## [Written request]
Reproduce the lines below word for word, beginning at the line that contains "Compared with (x=675, y=244)" and stopping after the final line.

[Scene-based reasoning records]
────────────────────────────────────────
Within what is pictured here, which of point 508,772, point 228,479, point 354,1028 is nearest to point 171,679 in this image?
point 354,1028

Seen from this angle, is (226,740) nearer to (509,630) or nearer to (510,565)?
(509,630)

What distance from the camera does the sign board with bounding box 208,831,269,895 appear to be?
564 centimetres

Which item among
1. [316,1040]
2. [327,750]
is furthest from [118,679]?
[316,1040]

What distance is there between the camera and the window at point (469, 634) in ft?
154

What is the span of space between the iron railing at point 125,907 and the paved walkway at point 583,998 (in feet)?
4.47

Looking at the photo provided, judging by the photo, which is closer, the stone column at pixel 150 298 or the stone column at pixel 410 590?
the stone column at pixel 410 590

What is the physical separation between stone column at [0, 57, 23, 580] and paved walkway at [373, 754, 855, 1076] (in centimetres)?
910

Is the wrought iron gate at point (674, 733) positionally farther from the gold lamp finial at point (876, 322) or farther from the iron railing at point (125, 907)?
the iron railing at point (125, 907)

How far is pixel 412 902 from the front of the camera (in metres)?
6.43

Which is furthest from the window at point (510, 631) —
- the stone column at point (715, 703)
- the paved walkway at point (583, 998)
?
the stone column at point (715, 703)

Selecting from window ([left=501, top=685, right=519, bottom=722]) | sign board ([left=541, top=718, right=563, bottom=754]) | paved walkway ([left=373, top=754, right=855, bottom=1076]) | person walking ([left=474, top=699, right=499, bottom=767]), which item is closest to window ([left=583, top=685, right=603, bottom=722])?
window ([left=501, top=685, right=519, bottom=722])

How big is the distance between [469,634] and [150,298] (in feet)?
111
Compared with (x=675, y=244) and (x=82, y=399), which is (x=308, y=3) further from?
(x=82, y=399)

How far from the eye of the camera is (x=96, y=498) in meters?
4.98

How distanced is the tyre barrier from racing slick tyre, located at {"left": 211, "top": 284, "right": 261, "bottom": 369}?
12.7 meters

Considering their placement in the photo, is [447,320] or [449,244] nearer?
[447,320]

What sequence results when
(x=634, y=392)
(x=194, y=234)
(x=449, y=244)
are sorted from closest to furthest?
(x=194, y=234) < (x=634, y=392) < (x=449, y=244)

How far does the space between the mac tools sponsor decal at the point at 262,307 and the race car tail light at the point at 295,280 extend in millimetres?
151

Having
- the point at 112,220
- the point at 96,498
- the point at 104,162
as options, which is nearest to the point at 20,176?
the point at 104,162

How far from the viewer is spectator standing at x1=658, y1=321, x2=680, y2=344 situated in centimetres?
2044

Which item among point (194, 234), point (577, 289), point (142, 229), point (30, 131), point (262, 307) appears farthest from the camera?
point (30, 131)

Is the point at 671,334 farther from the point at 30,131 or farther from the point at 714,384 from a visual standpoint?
────────────────────────────────────────
## [Written reply]
Compared with (x=675, y=244) and (x=82, y=399), which is (x=308, y=3) further from?
(x=82, y=399)

How far from the eye of the camera is (x=96, y=498) in meters?
4.98

How distanced is the tyre barrier from racing slick tyre, located at {"left": 211, "top": 284, "right": 261, "bottom": 369}?
12.7 meters

Considering their placement in the photo, is [447,320] or [449,244] nearer?
[447,320]

What sequence results when
(x=634, y=392)
(x=194, y=234)
(x=449, y=244)
are sorted from closest to furthest?
(x=194, y=234) < (x=634, y=392) < (x=449, y=244)

How far does the space between the mac tools sponsor decal at the point at 262,307 and the race car tail light at the point at 295,280 extend in millimetres?
151

Having
- the point at 112,220
- the point at 96,498
- the point at 104,162
as options, which is nearest to the point at 20,176?
the point at 104,162

How far from the viewer is spectator standing at x1=658, y1=321, x2=680, y2=344 situated in centimetres?
2044

Which item among point (194, 234), point (577, 289), point (142, 229), point (30, 131), point (262, 307) appears farthest from the camera?
point (30, 131)

Is the point at 671,334 farther from the point at 30,131 or farther from the point at 714,384 from a visual standpoint?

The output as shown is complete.